**What to do**.
Extend the Heien v. North Carolina case summary with a few more paragraphs, starting right after its final sentence.

Heien v. North Carolina: Reasonable Mistake of Law Does Not Violate Fourth Amendment
The U.S. Supreme Court recently issued its first major Fourth Amendment decision of this term. In Heien v. North Carolina, the justices held that a police officer’s reasonable mistake of law can provide reasonable suspicion under the Fourth Amendment and, therefore, did not make a traffic stop illegal.
The Facts of the Case
Maynor Javier Vasquez was stopped by police while traveling along a North Carolina Highway. His friend, petitioner Nicholas Heien, was lying under a blanket in the back seat. Officer Matt Darisse informed Vasquez and Heien that he had stopped them “for a nonfunctioning brake light,” although North Carolina does not require two working stop lamps.
After questioning the men, Officer Darisse became suspicious that their stories did not match and asked to search the vehicle. Heien consented, and officers ultimately found a plastic sandwich baggie containing cocaine. After Heien was charged with trafficking cocaine, he moved to suppress the evidence, arguing that the traffic stop violated the Fourth Amendment because Officer Darisse lacked “reasonable articulable suspicion that criminal activity had been committed or was being committed, or that a motor vehicle traffic offense or infraction had occurred.”
On appeal, the North Carolina Court of Appeals held that “so long as an officer’s mistake is reasonable, it may give rise to reasonable suspicion.” A dissenting judge argued that the decision was fundamentally unfair because citizens must abide by the maxim that “ignorance of the law is no excuse” while police can be ignorant of the law.
The Court’s Decision
The U.S. Supreme Court concluded that the officer’s mistake of law did not make the traffic stop unjustified. In reaching its decision, the majority emphasized that reasonableness is the touchstone of the Fourth Amendment. “To be reasonable is not to be perfect, and so the Fourth Amendment allows for some mistakes on the part of government officials, giving them “fair leeway for enforcing the law in the community’s protection,” the opinion states.

Spatial question entries:
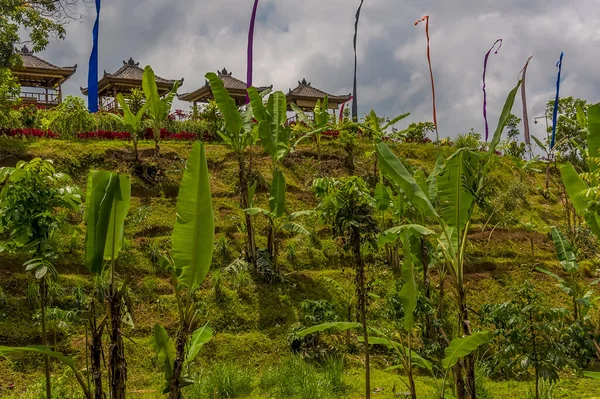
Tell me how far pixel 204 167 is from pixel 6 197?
1.63 m

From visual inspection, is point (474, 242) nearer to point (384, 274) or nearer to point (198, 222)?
point (384, 274)

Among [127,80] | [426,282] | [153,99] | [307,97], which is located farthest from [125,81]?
[426,282]

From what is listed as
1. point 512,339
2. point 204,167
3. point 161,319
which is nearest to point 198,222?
point 204,167

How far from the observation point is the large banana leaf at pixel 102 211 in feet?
12.2

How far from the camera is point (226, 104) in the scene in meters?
8.23

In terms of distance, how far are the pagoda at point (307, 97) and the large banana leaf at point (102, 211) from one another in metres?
23.0

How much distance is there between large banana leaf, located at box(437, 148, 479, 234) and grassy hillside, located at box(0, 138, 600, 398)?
73.4 inches

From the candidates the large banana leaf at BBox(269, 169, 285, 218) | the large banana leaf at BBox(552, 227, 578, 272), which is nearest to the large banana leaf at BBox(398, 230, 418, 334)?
the large banana leaf at BBox(552, 227, 578, 272)

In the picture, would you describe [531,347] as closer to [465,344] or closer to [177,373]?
[465,344]

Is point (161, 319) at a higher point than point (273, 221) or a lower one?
lower

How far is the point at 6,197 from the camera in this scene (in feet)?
13.4

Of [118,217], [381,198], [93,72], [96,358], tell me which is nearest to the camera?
[96,358]

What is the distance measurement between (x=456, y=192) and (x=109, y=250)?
293 centimetres

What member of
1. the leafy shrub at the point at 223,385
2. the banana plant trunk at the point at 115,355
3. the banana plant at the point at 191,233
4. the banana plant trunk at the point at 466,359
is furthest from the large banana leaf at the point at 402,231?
the leafy shrub at the point at 223,385
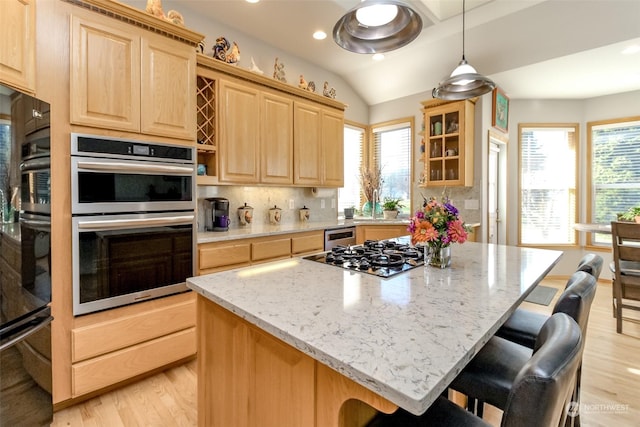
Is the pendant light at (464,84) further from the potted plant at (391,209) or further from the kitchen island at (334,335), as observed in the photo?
the potted plant at (391,209)

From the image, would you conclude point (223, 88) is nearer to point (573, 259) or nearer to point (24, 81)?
point (24, 81)

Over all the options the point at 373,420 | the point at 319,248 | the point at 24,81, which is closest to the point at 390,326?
the point at 373,420

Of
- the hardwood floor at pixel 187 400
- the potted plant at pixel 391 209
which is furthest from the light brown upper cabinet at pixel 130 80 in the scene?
the potted plant at pixel 391 209

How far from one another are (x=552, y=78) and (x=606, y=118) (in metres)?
1.44

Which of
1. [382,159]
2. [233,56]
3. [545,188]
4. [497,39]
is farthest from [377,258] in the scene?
[545,188]

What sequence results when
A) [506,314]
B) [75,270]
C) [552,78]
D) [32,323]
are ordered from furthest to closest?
[552,78] < [75,270] < [32,323] < [506,314]

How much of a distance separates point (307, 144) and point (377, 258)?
2.29m

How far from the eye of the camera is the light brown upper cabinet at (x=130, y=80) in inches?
75.3

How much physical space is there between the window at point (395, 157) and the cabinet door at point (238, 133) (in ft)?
8.23

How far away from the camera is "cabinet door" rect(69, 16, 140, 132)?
1.89 meters

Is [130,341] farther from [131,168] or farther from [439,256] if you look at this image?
[439,256]

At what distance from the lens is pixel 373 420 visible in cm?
93

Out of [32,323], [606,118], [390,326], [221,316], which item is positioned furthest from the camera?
[606,118]

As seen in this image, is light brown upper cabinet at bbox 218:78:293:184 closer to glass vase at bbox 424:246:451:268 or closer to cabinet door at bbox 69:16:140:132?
cabinet door at bbox 69:16:140:132
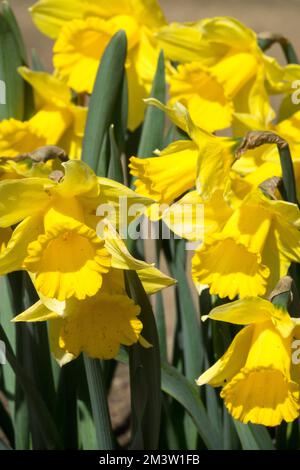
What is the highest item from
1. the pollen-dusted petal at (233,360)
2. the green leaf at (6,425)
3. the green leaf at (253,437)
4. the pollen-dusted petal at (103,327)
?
the pollen-dusted petal at (103,327)

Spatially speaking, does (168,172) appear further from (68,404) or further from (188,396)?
(68,404)

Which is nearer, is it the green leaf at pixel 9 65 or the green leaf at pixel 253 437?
the green leaf at pixel 253 437

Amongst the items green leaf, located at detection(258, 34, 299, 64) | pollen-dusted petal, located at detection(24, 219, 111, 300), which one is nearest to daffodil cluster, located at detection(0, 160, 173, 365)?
pollen-dusted petal, located at detection(24, 219, 111, 300)

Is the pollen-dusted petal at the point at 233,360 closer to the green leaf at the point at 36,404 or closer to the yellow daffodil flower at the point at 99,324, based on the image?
the yellow daffodil flower at the point at 99,324

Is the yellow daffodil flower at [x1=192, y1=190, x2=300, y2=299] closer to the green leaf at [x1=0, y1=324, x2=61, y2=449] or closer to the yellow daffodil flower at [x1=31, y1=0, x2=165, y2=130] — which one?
the green leaf at [x1=0, y1=324, x2=61, y2=449]

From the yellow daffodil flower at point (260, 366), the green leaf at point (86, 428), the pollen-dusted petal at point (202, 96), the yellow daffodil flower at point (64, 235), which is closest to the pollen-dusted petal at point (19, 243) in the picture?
the yellow daffodil flower at point (64, 235)

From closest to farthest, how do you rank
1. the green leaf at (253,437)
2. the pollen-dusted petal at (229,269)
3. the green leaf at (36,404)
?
the pollen-dusted petal at (229,269)
the green leaf at (36,404)
the green leaf at (253,437)
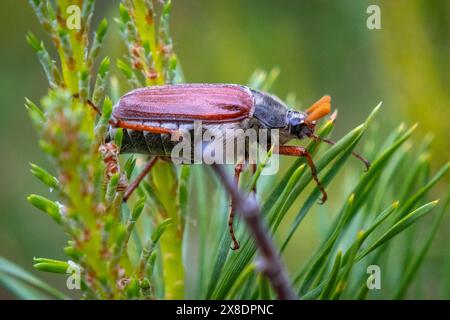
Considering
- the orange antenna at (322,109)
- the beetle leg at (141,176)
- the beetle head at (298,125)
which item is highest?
the orange antenna at (322,109)

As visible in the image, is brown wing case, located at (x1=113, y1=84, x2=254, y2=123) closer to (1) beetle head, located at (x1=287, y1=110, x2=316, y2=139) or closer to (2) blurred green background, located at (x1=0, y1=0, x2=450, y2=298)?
(1) beetle head, located at (x1=287, y1=110, x2=316, y2=139)

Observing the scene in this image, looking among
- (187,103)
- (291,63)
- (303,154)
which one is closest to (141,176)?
(187,103)

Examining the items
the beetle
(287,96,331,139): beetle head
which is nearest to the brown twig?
the beetle

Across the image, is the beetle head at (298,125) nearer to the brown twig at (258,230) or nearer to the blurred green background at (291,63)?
the blurred green background at (291,63)

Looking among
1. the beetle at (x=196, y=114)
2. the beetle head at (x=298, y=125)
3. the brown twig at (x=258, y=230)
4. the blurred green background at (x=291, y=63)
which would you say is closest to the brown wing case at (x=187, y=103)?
the beetle at (x=196, y=114)

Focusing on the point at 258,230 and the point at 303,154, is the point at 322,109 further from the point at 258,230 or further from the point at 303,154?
the point at 258,230
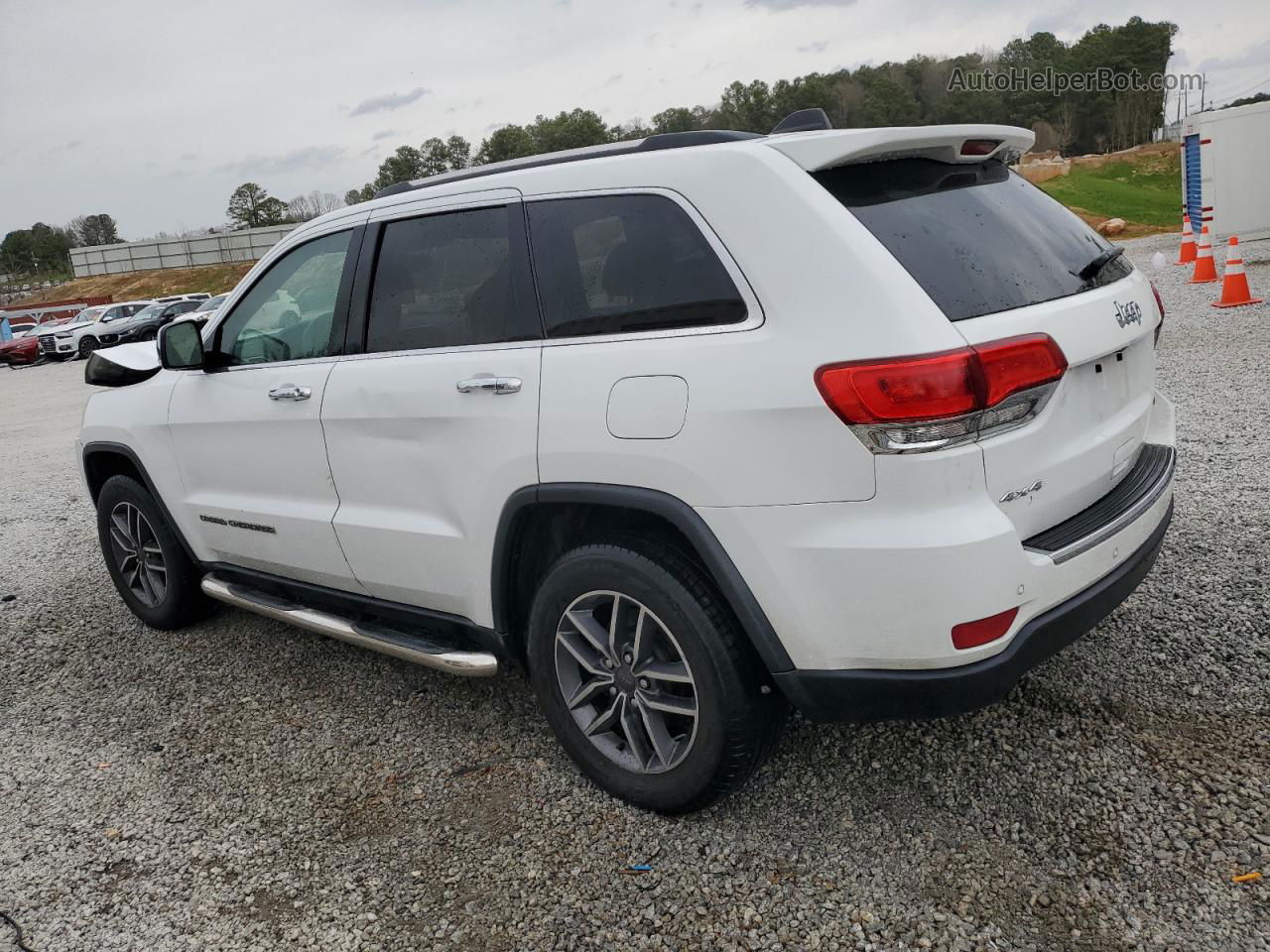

**Answer**.
With regard to mistakes of law, the Court further explains:
Reasonable suspicion arises from the combination of an officer’s understanding of the facts and his understanding of the relevant law. The officer may be reasonably mistaken on either ground. Whether the facts turn out to be not what was thought, or the law turns out to be not what was thought, the result is the same: the facts are outside the scope of the law. There is no reason, under the text of the Fourth Amendment or our precedents, why this same result should be acceptable when reached by way of a reasonable mistake of fact, but not when reached by way of a similarly reasonable mistake of law.
With regard to how the lower courts should determine what a “reasonable” officer should know about the law, the Court states that the test is whether it is “objectively reasonable for an officer in [the searching officer’s] position to think that” the conduct is illegal. As Chief Justice Roberts further explains:
[T]he inquiry is not as forgiving as the one employed in the distinct context of deciding whether an officer is entitled to qualified immunity for a constitutional or statutory violation. Thus, an officer can gain no Fourth Amendment advantage through a sloppy study of the laws he is duty-bound to enforce.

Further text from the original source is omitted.